§ **Instructions to follow**: Reproduce the data verbatim from the line containing "What is the distance measured" through the line containing "4. the point at 413,211", both lines included.
** Begin Data records **
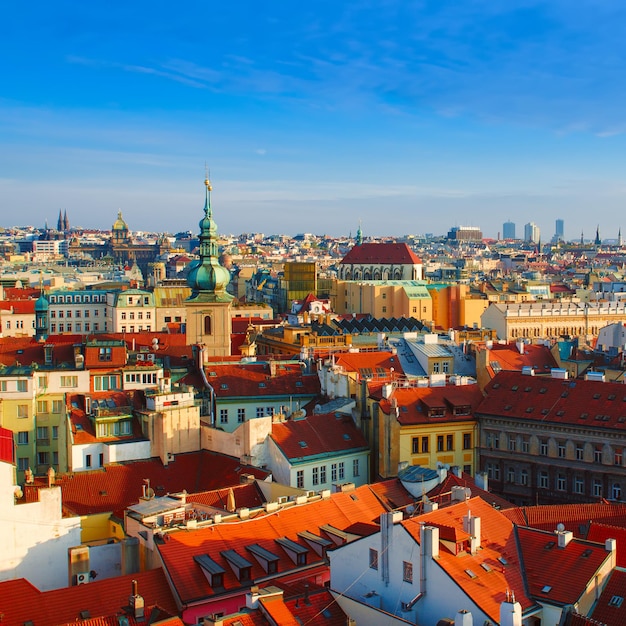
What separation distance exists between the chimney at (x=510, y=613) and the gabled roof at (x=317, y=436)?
23142 millimetres

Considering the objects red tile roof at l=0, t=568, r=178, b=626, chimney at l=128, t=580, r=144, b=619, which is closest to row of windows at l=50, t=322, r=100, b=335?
red tile roof at l=0, t=568, r=178, b=626

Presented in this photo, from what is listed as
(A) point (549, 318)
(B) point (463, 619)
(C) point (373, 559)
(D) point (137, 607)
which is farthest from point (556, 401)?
(A) point (549, 318)

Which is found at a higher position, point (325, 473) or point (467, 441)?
point (467, 441)

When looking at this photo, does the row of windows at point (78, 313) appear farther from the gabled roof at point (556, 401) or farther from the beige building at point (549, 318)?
the gabled roof at point (556, 401)

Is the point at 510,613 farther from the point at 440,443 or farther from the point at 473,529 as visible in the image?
the point at 440,443

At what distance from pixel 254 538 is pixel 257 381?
30930mm

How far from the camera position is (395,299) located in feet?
450

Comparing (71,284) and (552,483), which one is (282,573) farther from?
(71,284)

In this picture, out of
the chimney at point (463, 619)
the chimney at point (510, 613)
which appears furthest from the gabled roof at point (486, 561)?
the chimney at point (463, 619)

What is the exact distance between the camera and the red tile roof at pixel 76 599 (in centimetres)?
3059

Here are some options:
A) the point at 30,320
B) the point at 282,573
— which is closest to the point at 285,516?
the point at 282,573

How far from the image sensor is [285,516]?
1524 inches

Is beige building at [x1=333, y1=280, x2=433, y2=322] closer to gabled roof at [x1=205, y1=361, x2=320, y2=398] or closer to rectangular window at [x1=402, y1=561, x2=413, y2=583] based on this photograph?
gabled roof at [x1=205, y1=361, x2=320, y2=398]

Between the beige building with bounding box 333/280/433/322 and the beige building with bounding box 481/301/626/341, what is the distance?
14723 millimetres
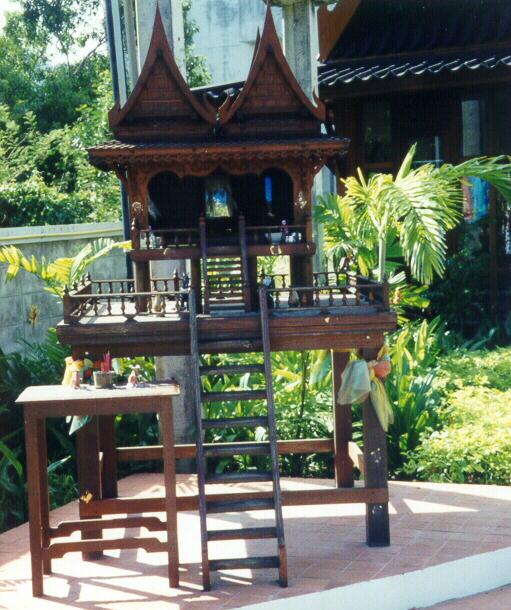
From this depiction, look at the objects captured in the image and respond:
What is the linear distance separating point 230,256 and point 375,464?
1.85 metres

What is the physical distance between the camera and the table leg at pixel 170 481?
6496 mm

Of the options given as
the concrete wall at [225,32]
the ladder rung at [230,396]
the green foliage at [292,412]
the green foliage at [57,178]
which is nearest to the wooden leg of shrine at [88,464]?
the ladder rung at [230,396]

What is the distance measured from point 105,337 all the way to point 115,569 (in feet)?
5.57

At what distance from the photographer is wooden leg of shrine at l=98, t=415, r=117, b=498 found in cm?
842

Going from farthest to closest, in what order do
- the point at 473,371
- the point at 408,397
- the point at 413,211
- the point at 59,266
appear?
1. the point at 473,371
2. the point at 59,266
3. the point at 408,397
4. the point at 413,211

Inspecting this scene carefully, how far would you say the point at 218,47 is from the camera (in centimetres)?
2445

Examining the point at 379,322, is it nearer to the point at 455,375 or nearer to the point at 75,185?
the point at 455,375

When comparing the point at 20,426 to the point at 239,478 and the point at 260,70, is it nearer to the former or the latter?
the point at 239,478

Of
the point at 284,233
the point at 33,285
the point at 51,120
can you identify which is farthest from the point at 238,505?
the point at 51,120

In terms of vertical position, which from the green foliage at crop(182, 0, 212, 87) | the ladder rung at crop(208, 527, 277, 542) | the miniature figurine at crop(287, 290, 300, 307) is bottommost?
the ladder rung at crop(208, 527, 277, 542)

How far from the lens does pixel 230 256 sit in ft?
24.0

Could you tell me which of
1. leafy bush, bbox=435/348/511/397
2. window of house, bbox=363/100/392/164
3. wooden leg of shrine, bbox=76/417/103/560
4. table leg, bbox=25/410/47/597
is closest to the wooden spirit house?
wooden leg of shrine, bbox=76/417/103/560

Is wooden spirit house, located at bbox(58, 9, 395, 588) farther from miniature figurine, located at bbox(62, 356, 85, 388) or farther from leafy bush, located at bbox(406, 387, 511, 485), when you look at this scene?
leafy bush, located at bbox(406, 387, 511, 485)

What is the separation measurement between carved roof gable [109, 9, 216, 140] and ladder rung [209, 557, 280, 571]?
302 centimetres
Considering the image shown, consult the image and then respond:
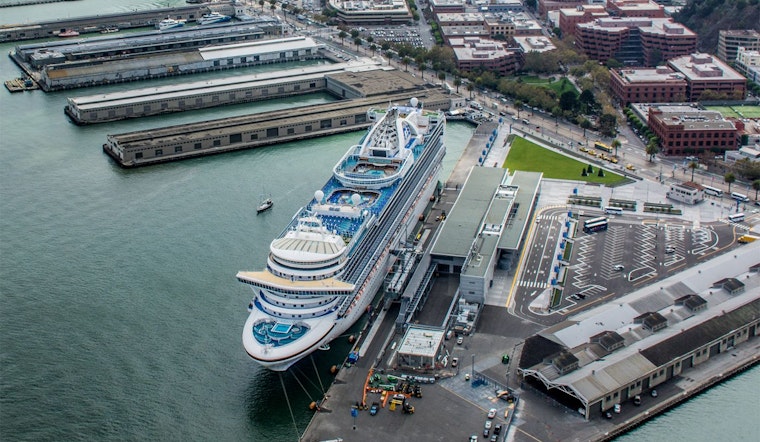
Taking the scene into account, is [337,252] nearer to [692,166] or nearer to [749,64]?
[692,166]

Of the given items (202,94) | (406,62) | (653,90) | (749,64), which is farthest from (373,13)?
(749,64)

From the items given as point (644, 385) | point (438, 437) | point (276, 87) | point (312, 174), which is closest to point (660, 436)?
point (644, 385)

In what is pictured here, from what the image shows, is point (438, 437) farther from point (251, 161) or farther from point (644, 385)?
point (251, 161)

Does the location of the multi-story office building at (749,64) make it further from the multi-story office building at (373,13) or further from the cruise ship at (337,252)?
the multi-story office building at (373,13)

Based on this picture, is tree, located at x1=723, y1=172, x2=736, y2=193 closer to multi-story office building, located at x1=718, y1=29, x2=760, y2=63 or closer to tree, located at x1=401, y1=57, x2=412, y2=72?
multi-story office building, located at x1=718, y1=29, x2=760, y2=63

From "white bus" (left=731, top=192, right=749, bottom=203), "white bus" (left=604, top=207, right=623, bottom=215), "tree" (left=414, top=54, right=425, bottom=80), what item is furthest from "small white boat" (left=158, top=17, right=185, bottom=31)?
"white bus" (left=731, top=192, right=749, bottom=203)
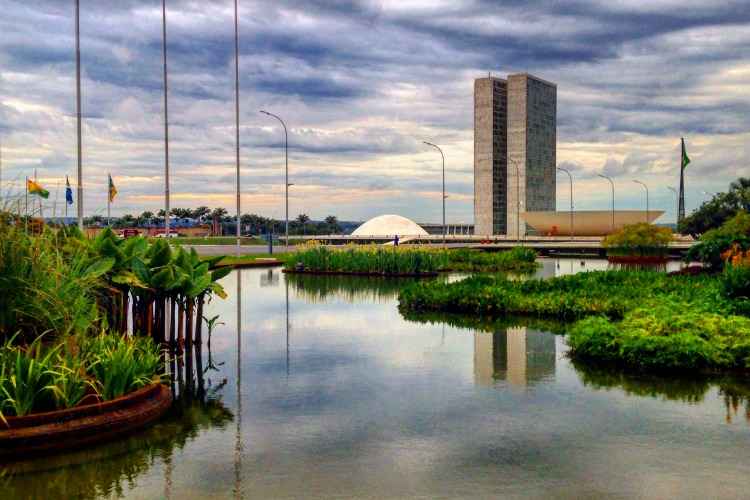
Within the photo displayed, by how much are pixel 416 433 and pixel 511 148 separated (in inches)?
6548

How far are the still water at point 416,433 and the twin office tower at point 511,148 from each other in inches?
6150

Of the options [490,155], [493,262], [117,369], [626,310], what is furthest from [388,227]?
[117,369]

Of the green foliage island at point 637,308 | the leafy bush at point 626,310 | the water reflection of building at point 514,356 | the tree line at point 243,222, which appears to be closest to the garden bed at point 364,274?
the green foliage island at point 637,308

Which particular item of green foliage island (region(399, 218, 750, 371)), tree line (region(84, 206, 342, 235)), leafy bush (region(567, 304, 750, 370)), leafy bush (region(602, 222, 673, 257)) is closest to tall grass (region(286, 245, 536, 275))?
green foliage island (region(399, 218, 750, 371))

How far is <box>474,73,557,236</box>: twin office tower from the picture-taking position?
168875 millimetres

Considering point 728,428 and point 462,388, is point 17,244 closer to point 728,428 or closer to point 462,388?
point 462,388

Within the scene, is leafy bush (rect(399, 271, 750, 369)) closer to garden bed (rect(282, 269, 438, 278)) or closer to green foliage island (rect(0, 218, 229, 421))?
green foliage island (rect(0, 218, 229, 421))

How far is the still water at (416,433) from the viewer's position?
24.9 feet

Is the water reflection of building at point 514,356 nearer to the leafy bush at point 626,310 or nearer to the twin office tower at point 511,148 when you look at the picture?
the leafy bush at point 626,310

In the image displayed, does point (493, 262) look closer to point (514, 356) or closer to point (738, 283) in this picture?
point (738, 283)

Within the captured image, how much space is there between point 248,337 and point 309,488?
9.87 m

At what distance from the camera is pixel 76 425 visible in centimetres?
914

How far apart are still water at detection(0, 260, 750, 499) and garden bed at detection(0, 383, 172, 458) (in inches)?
11.3

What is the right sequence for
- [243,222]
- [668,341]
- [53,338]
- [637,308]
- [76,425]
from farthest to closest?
[243,222] < [637,308] < [668,341] < [53,338] < [76,425]
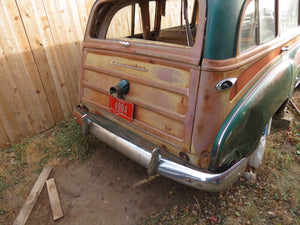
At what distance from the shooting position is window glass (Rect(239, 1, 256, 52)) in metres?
1.62

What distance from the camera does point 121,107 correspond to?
2.15 meters

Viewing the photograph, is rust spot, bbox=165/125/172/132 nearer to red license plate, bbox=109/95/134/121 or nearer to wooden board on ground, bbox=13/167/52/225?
red license plate, bbox=109/95/134/121

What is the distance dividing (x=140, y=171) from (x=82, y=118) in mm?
931

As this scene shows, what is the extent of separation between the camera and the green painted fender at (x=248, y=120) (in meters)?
1.62

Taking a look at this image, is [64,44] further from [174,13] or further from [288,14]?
[288,14]

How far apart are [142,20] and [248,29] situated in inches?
56.6

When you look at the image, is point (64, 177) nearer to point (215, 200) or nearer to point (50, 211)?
point (50, 211)

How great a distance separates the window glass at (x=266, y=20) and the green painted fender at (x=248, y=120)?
0.31 m

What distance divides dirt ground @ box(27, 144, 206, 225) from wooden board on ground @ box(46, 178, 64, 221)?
0.14 ft

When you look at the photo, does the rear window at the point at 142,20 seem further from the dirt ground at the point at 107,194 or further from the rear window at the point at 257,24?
** End Data records **
§ **Task result**:
What is the distance measured from point 105,337 all the way to point 115,569 (in feet)?
5.57

At what distance from the photographer is wooden leg of shrine at l=98, t=415, r=117, b=498 found in cm?
842

Going from farthest to closest, in what order do
- the point at 473,371
- the point at 408,397
- the point at 413,211
- the point at 59,266
appear?
1. the point at 473,371
2. the point at 59,266
3. the point at 408,397
4. the point at 413,211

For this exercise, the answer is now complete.